- **GIVEN INSTRUCTION A**
In the DirectRunner thread, translate this sentence into Spanish: "When we run multiprocessing or multithreading mode with DirectRunner, workers are created as expected."
- **GIVEN INSTRUCTION B**
Turn the paragraph of the DirectRunner thread beginning "I tried a workaround" into a short bulleted list that keeps its main facts.
- **GIVEN INSTRUCTION C**
Transcribe the stretch of the DirectRunner thread from "On Fri, Jan 31, 2020 at 9:43" through "consult on either.".

- **PAGE EXTRACT**
** begin **

Re: Unable to reliably have multiple cores working on a dataset with DirectRunner

Hannah Jiang Fri, 31 Jan 2020 09:53:42 -0800

Yeap, here is the Jira ticket. BEAM-9228
<https://issues.apache.org/jira/browse/BEAM-9228>
I just confirmed that the reshuffle operation is not being called at
https://github.com/apache/beam/blob/release-2.19.0/sdks/python/apache_beam/runners/portability/fn_api_runner_transforms.py#L926
.



On Fri, Jan 31, 2020 at 9:43 AM Robert Bradshaw <rober...@google.com> wrote:

> It's only optionally inserting a reshuffle:
>
> https://github.com/apache/beam/blob/release-2.19.0/sdks/python/apache_beam/runners/portability/fn_api_runner_transforms.py#L926
>
> We should at least have a fusion break (marking the downstream stage
> as must follows of the upstream) if reshuffle is not a primitive. We
> also clearly need a better test...I'd be happy to consult on either.
> Hannah, is there a JIRA for this yet?
>
> On Fri, Jan 31, 2020 at 8:41 AM Luke Cwik <lc...@google.com> wrote:
> >
> > Is the DirectRunner inserting a reshuffle or redistribute operation
> within the SplittableDoFn transform expansion so it looks like
> (PairWithRestriction -> SplitRestriction -> Reshuffle ->
> ProcessElementAndRestriction)?
> >
> >
> > On Thu, Jan 30, 2020 at 3:32 PM Hannah Jiang <hannahji...@google.com>
> wrote:
> >>
> >> Hi Julien
> >>
> >> Here are some more updates about the issue.
> >>
> >> When we run multiprocessing or multithreading mode with DirectRunner,
> workers are created as expected. However, there are issue(s) with
> _SDFBoundedSourceWrapper class, so some read transforms send data to a
> single worker, instead of distributing across workers. Therefore, when we
> check CPU usages, only one subprocess is working and other workers are idle.
> >> Unless there are some other transforms that require reshuffle, the
> dataset is processed by a single worker, which happened to your pipeline.
> >>
> >> I tried a workaround, which is rolling back iobase.py not to use
> _SDFBoundedSourceWrapper class and keep other changes as it is. With this
> change, data is distributed to multiple workers, however, it has some
> regressions with SDF wrapper tests, so it didn't work. I created a ticket
> for the issue.
> >>
> >> Thanks for reporting the issue.
> >> Hannah
> >>
> >>
> >> On Wed, Jan 29, 2020 at 4:33 PM Hannah Jiang <hannahji...@google.com>
> wrote:
> >>>
> >>> I have investigated some more.

** end **

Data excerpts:

** begin **

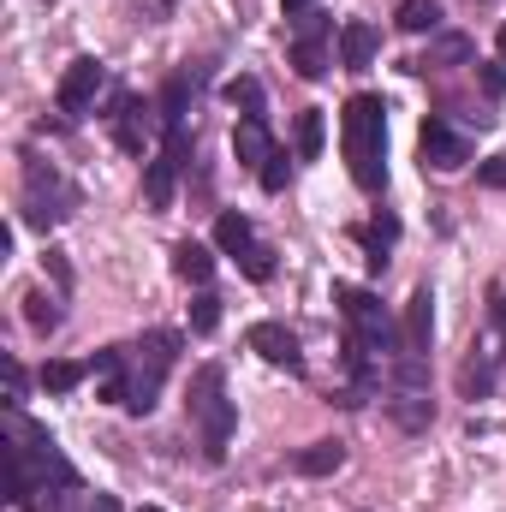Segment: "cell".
Masks as SVG:
<instances>
[{"instance_id": "cell-5", "label": "cell", "mask_w": 506, "mask_h": 512, "mask_svg": "<svg viewBox=\"0 0 506 512\" xmlns=\"http://www.w3.org/2000/svg\"><path fill=\"white\" fill-rule=\"evenodd\" d=\"M72 209H78V191H72L54 167L30 161V167H24V221H30V227H54V221H66Z\"/></svg>"}, {"instance_id": "cell-33", "label": "cell", "mask_w": 506, "mask_h": 512, "mask_svg": "<svg viewBox=\"0 0 506 512\" xmlns=\"http://www.w3.org/2000/svg\"><path fill=\"white\" fill-rule=\"evenodd\" d=\"M48 268H54V280H60V286H72V268H66V256H60V251H48Z\"/></svg>"}, {"instance_id": "cell-8", "label": "cell", "mask_w": 506, "mask_h": 512, "mask_svg": "<svg viewBox=\"0 0 506 512\" xmlns=\"http://www.w3.org/2000/svg\"><path fill=\"white\" fill-rule=\"evenodd\" d=\"M245 346H251L262 364H280V370H304V352H298V334L292 328H280V322H256L251 334H245Z\"/></svg>"}, {"instance_id": "cell-31", "label": "cell", "mask_w": 506, "mask_h": 512, "mask_svg": "<svg viewBox=\"0 0 506 512\" xmlns=\"http://www.w3.org/2000/svg\"><path fill=\"white\" fill-rule=\"evenodd\" d=\"M465 54H471V42H465V36H447V42H441V60H465Z\"/></svg>"}, {"instance_id": "cell-18", "label": "cell", "mask_w": 506, "mask_h": 512, "mask_svg": "<svg viewBox=\"0 0 506 512\" xmlns=\"http://www.w3.org/2000/svg\"><path fill=\"white\" fill-rule=\"evenodd\" d=\"M393 24H399L405 36H423V30H435V24H441V6H435V0H399Z\"/></svg>"}, {"instance_id": "cell-9", "label": "cell", "mask_w": 506, "mask_h": 512, "mask_svg": "<svg viewBox=\"0 0 506 512\" xmlns=\"http://www.w3.org/2000/svg\"><path fill=\"white\" fill-rule=\"evenodd\" d=\"M108 84V72H102V60H72L66 66V78H60V114H84L90 102H96V90Z\"/></svg>"}, {"instance_id": "cell-2", "label": "cell", "mask_w": 506, "mask_h": 512, "mask_svg": "<svg viewBox=\"0 0 506 512\" xmlns=\"http://www.w3.org/2000/svg\"><path fill=\"white\" fill-rule=\"evenodd\" d=\"M340 137H346V161H352V179L364 191L387 185V161H381V143H387V114H381L376 96H352L346 114H340Z\"/></svg>"}, {"instance_id": "cell-1", "label": "cell", "mask_w": 506, "mask_h": 512, "mask_svg": "<svg viewBox=\"0 0 506 512\" xmlns=\"http://www.w3.org/2000/svg\"><path fill=\"white\" fill-rule=\"evenodd\" d=\"M179 358V334H143L137 346H108L96 352V376H102V399L126 405L131 417H149L155 399H161V382Z\"/></svg>"}, {"instance_id": "cell-7", "label": "cell", "mask_w": 506, "mask_h": 512, "mask_svg": "<svg viewBox=\"0 0 506 512\" xmlns=\"http://www.w3.org/2000/svg\"><path fill=\"white\" fill-rule=\"evenodd\" d=\"M155 102H137V96H114V143L126 149V155H143V143H149V131H155Z\"/></svg>"}, {"instance_id": "cell-29", "label": "cell", "mask_w": 506, "mask_h": 512, "mask_svg": "<svg viewBox=\"0 0 506 512\" xmlns=\"http://www.w3.org/2000/svg\"><path fill=\"white\" fill-rule=\"evenodd\" d=\"M477 179H483L489 191H506V155H495V161H483V167H477Z\"/></svg>"}, {"instance_id": "cell-36", "label": "cell", "mask_w": 506, "mask_h": 512, "mask_svg": "<svg viewBox=\"0 0 506 512\" xmlns=\"http://www.w3.org/2000/svg\"><path fill=\"white\" fill-rule=\"evenodd\" d=\"M137 512H161V507H137Z\"/></svg>"}, {"instance_id": "cell-35", "label": "cell", "mask_w": 506, "mask_h": 512, "mask_svg": "<svg viewBox=\"0 0 506 512\" xmlns=\"http://www.w3.org/2000/svg\"><path fill=\"white\" fill-rule=\"evenodd\" d=\"M495 48H501V66H506V30H501V36H495Z\"/></svg>"}, {"instance_id": "cell-22", "label": "cell", "mask_w": 506, "mask_h": 512, "mask_svg": "<svg viewBox=\"0 0 506 512\" xmlns=\"http://www.w3.org/2000/svg\"><path fill=\"white\" fill-rule=\"evenodd\" d=\"M185 102H191V78L179 72V78L161 90V126H185Z\"/></svg>"}, {"instance_id": "cell-19", "label": "cell", "mask_w": 506, "mask_h": 512, "mask_svg": "<svg viewBox=\"0 0 506 512\" xmlns=\"http://www.w3.org/2000/svg\"><path fill=\"white\" fill-rule=\"evenodd\" d=\"M215 245H221V251H251L256 239H251V221H245V215H239V209H227V215H221V221H215Z\"/></svg>"}, {"instance_id": "cell-6", "label": "cell", "mask_w": 506, "mask_h": 512, "mask_svg": "<svg viewBox=\"0 0 506 512\" xmlns=\"http://www.w3.org/2000/svg\"><path fill=\"white\" fill-rule=\"evenodd\" d=\"M328 36H334V18H322V12H304L298 18V36H292L298 78H322L328 72Z\"/></svg>"}, {"instance_id": "cell-16", "label": "cell", "mask_w": 506, "mask_h": 512, "mask_svg": "<svg viewBox=\"0 0 506 512\" xmlns=\"http://www.w3.org/2000/svg\"><path fill=\"white\" fill-rule=\"evenodd\" d=\"M292 465H298L304 477H334V471L346 465V447H340V441H316V447H304Z\"/></svg>"}, {"instance_id": "cell-32", "label": "cell", "mask_w": 506, "mask_h": 512, "mask_svg": "<svg viewBox=\"0 0 506 512\" xmlns=\"http://www.w3.org/2000/svg\"><path fill=\"white\" fill-rule=\"evenodd\" d=\"M6 393H12V399H24V370H18L12 358H6Z\"/></svg>"}, {"instance_id": "cell-15", "label": "cell", "mask_w": 506, "mask_h": 512, "mask_svg": "<svg viewBox=\"0 0 506 512\" xmlns=\"http://www.w3.org/2000/svg\"><path fill=\"white\" fill-rule=\"evenodd\" d=\"M173 274H179V280H191V286H209V274H215V256L203 251L197 239H179V245H173Z\"/></svg>"}, {"instance_id": "cell-14", "label": "cell", "mask_w": 506, "mask_h": 512, "mask_svg": "<svg viewBox=\"0 0 506 512\" xmlns=\"http://www.w3.org/2000/svg\"><path fill=\"white\" fill-rule=\"evenodd\" d=\"M173 185H179V161H173V155H155L149 173H143V197H149V209H173Z\"/></svg>"}, {"instance_id": "cell-23", "label": "cell", "mask_w": 506, "mask_h": 512, "mask_svg": "<svg viewBox=\"0 0 506 512\" xmlns=\"http://www.w3.org/2000/svg\"><path fill=\"white\" fill-rule=\"evenodd\" d=\"M78 382H84V364H66V358H48L42 364V387L48 393H72Z\"/></svg>"}, {"instance_id": "cell-12", "label": "cell", "mask_w": 506, "mask_h": 512, "mask_svg": "<svg viewBox=\"0 0 506 512\" xmlns=\"http://www.w3.org/2000/svg\"><path fill=\"white\" fill-rule=\"evenodd\" d=\"M233 155L262 173V161L274 155V137H268V126H262V114H245V120H239V131H233Z\"/></svg>"}, {"instance_id": "cell-27", "label": "cell", "mask_w": 506, "mask_h": 512, "mask_svg": "<svg viewBox=\"0 0 506 512\" xmlns=\"http://www.w3.org/2000/svg\"><path fill=\"white\" fill-rule=\"evenodd\" d=\"M489 382H495V370H489V364H477V358L459 370V387H465L471 399H477V393H489Z\"/></svg>"}, {"instance_id": "cell-30", "label": "cell", "mask_w": 506, "mask_h": 512, "mask_svg": "<svg viewBox=\"0 0 506 512\" xmlns=\"http://www.w3.org/2000/svg\"><path fill=\"white\" fill-rule=\"evenodd\" d=\"M501 90H506V66H501V60H495V66H483V96L495 102Z\"/></svg>"}, {"instance_id": "cell-20", "label": "cell", "mask_w": 506, "mask_h": 512, "mask_svg": "<svg viewBox=\"0 0 506 512\" xmlns=\"http://www.w3.org/2000/svg\"><path fill=\"white\" fill-rule=\"evenodd\" d=\"M24 322H30L36 334H54V328H60V304H54L48 292H24Z\"/></svg>"}, {"instance_id": "cell-24", "label": "cell", "mask_w": 506, "mask_h": 512, "mask_svg": "<svg viewBox=\"0 0 506 512\" xmlns=\"http://www.w3.org/2000/svg\"><path fill=\"white\" fill-rule=\"evenodd\" d=\"M221 328V298L215 292H197L191 298V334H215Z\"/></svg>"}, {"instance_id": "cell-4", "label": "cell", "mask_w": 506, "mask_h": 512, "mask_svg": "<svg viewBox=\"0 0 506 512\" xmlns=\"http://www.w3.org/2000/svg\"><path fill=\"white\" fill-rule=\"evenodd\" d=\"M334 298H340V316H346L352 340H364L381 358H405V334L393 328V316L381 310L376 292H364V286H334Z\"/></svg>"}, {"instance_id": "cell-11", "label": "cell", "mask_w": 506, "mask_h": 512, "mask_svg": "<svg viewBox=\"0 0 506 512\" xmlns=\"http://www.w3.org/2000/svg\"><path fill=\"white\" fill-rule=\"evenodd\" d=\"M399 334H405V358H423V352H429V334H435V298H429V286L411 292Z\"/></svg>"}, {"instance_id": "cell-25", "label": "cell", "mask_w": 506, "mask_h": 512, "mask_svg": "<svg viewBox=\"0 0 506 512\" xmlns=\"http://www.w3.org/2000/svg\"><path fill=\"white\" fill-rule=\"evenodd\" d=\"M256 179H262V191H286V179H292V161H286V149H274V155L262 161V173H256Z\"/></svg>"}, {"instance_id": "cell-21", "label": "cell", "mask_w": 506, "mask_h": 512, "mask_svg": "<svg viewBox=\"0 0 506 512\" xmlns=\"http://www.w3.org/2000/svg\"><path fill=\"white\" fill-rule=\"evenodd\" d=\"M292 143H298V161H316V155H322V114H316V108H304V114H298Z\"/></svg>"}, {"instance_id": "cell-10", "label": "cell", "mask_w": 506, "mask_h": 512, "mask_svg": "<svg viewBox=\"0 0 506 512\" xmlns=\"http://www.w3.org/2000/svg\"><path fill=\"white\" fill-rule=\"evenodd\" d=\"M465 161H471V143L447 126V120H429V126H423V167L453 173V167H465Z\"/></svg>"}, {"instance_id": "cell-26", "label": "cell", "mask_w": 506, "mask_h": 512, "mask_svg": "<svg viewBox=\"0 0 506 512\" xmlns=\"http://www.w3.org/2000/svg\"><path fill=\"white\" fill-rule=\"evenodd\" d=\"M227 102L245 108V114H262V84H256V78H233V84H227Z\"/></svg>"}, {"instance_id": "cell-17", "label": "cell", "mask_w": 506, "mask_h": 512, "mask_svg": "<svg viewBox=\"0 0 506 512\" xmlns=\"http://www.w3.org/2000/svg\"><path fill=\"white\" fill-rule=\"evenodd\" d=\"M387 411H393L399 429H429V423H435V405H429L423 393H399V399H387Z\"/></svg>"}, {"instance_id": "cell-13", "label": "cell", "mask_w": 506, "mask_h": 512, "mask_svg": "<svg viewBox=\"0 0 506 512\" xmlns=\"http://www.w3.org/2000/svg\"><path fill=\"white\" fill-rule=\"evenodd\" d=\"M370 60H376V30H370L364 18H346V24H340V66L358 72V66H370Z\"/></svg>"}, {"instance_id": "cell-3", "label": "cell", "mask_w": 506, "mask_h": 512, "mask_svg": "<svg viewBox=\"0 0 506 512\" xmlns=\"http://www.w3.org/2000/svg\"><path fill=\"white\" fill-rule=\"evenodd\" d=\"M191 423L203 435V459H227V441H233V399H227V370L221 364H203L191 376Z\"/></svg>"}, {"instance_id": "cell-28", "label": "cell", "mask_w": 506, "mask_h": 512, "mask_svg": "<svg viewBox=\"0 0 506 512\" xmlns=\"http://www.w3.org/2000/svg\"><path fill=\"white\" fill-rule=\"evenodd\" d=\"M245 256V274H251V280H268V274H274V251H268V245H251V251H239Z\"/></svg>"}, {"instance_id": "cell-34", "label": "cell", "mask_w": 506, "mask_h": 512, "mask_svg": "<svg viewBox=\"0 0 506 512\" xmlns=\"http://www.w3.org/2000/svg\"><path fill=\"white\" fill-rule=\"evenodd\" d=\"M280 6H286V18H304V12H310L316 0H280Z\"/></svg>"}]
</instances>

** end **

- **COMPLETE ANSWER A**
Cuando ejecutamos el modo de multiprocesamiento o de multihilo con DirectRunner, los trabajadores se crean según lo previsto.

- **COMPLETE ANSWER B**
- Workaround tried: rolling back iobase.py so it does not use the _SDFBoundedSourceWrapper class, with the other changes kept as they are.
- Effect: data is distributed to multiple workers.
- Drawback: it causes regressions with SDF wrapper tests, so the workaround did not work.
- A ticket was created for the issue.

- **COMPLETE ANSWER C**
On Fri, Jan 31, 2020 at 9:43 AM Robert Bradshaw <rober...@google.com> wrote:

> It's only optionally inserting a reshuffle:
>
> https://github.com/apache/beam/blob/release-2.19.0/sdks/python/apache_beam/runners/portability/fn_api_runner_transforms.py#L926
>
> We should at least have a fusion break (marking the downstream stage
> as must follows of the upstream) if reshuffle is not a primitive. We
> also clearly need a better test...I'd be happy to consult on either.